*Document text*:
● ● ● ● ●

An assay of relative cell wall porosity in Saccharomyces cerevisiae, Kluyveromyces lactis and Schizosaccharomyces pombe

• Published in: Yeast (Chichester, England) Vol. 6; no. 6; p. 483
• Main Authors: De Nobel, J G, Klis, F M, Munnik, T, Priem, J, van den Ende, H
• Format: Journal Article
• Language: English
• Published: England 01.11.1990
• Subjects: Cell Wall - metabolism; Cell Wall - ultrastructure; Chromatography, Gel; DEAE-Dextran - pharmacology; Hydrolases - pharmacology; Kluyveromyces - drug effects; Kluyveromyces - metabolism; Kluyveromyces - ultrastructure; Osmotic Pressure; Polylysine - pharmacology; Porosity; Saccharomyces cerevisiae - drug effects; Saccharomyces cerevisiae - metabolism; Saccharomyces cerevisiae - ultrastructure; Schizosaccharomyces - drug effects; Schizosaccharomyces - metabolism; Schizosaccharomyces - ultrastructure
• ISSN: 0749-503X
• DOI: 10.1002/yea.320060605

We have developed a new assay to determine relative cell wall porosity in yeasts, which is based on polycation-induced leakage of UV-absorbing compounds. Polycations with a small hydrodynamic radius as measured by gel filtration (poly-L-lysine) caused cell leakage independent of cell wall porosity whereas polycations with a large hydrodynamic radius (DEAE-dextrans) caused only limited cell leakage due to limited passage through the cell wall. This allowed the ratio between DEAE-dextran- and poly-L-lysine-induced cell leakage to be used as a measure of cell wall porosity in Saccharomyces cerevisiae, Kluyveromyces lactis and Schizosaccharomyces pombe. Using this assay, we found that the composition of the growth medium affected cell wall porosity in S. cerevisiae. In addition, we could show that cell wall porosity is limited by the number of disulphide bridges in the wall and is dependent on cell turgor. It is argued that earlier methods to estimate cell wall porosity in S. cerevisiae resulted in large underestimations.

● ● ● ● ●

*Data records*:
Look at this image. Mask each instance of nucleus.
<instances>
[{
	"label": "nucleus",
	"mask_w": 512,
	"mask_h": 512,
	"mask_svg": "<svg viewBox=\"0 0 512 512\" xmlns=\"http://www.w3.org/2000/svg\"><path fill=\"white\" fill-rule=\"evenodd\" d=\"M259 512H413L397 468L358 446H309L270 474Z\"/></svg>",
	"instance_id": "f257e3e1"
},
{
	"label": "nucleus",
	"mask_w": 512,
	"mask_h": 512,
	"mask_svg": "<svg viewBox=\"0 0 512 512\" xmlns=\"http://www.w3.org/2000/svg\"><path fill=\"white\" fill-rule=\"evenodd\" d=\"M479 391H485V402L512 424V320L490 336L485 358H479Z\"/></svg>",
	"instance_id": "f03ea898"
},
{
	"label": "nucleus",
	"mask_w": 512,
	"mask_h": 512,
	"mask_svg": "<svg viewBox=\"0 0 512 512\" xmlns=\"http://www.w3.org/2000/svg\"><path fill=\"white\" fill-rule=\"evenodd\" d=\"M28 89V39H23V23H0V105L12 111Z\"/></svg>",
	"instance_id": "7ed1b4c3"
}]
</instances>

● ● ● ● ●

*Questions*:
[1] In the yeast cell wall porosity text, turn the paragraph beginning "We have developed a new assay" into a short list that keeps its main facts.
[2] Answer these from the yeast cell wall porosity text:
(a) In which journal, volume and issue was the article published?
(b) What is the article's DOI?
(c) Besides disulfide bridges, what does cell wall porosity depend on?

*Answers for this exercise*:
[1]
- A new assay measures relative cell wall porosity in yeasts by tracking polycation-induced leakage of UV-absorbing compounds.
- Poly-L-lysine, a polycation with a small hydrodynamic radius, causes leakage regardless of cell wall porosity.
- DEAE-dextrans, with a large hydrodynamic radius, cause only limited leakage because little of them passes through the wall.
- The ratio of DEAE-dextran-induced to poly-L-lysine-induced leakage serves as the porosity measure in Saccharomyces cerevisiae, Kluyveromyces lactis and Schizosaccharomyces pombe.
- In S. cerevisiae, the composition of the growth medium affected porosity.
- Porosity is limited by the number of disulfide bridges in the wall and depends on cell turgor.
- Earlier methods for S. cerevisiae likely gave large underestimates of porosity.

[2]
(a) Yeast (Chichester, England), Vol. 6, no. 6
(b) 10.1002/yea.320060605
(c) Cell turgor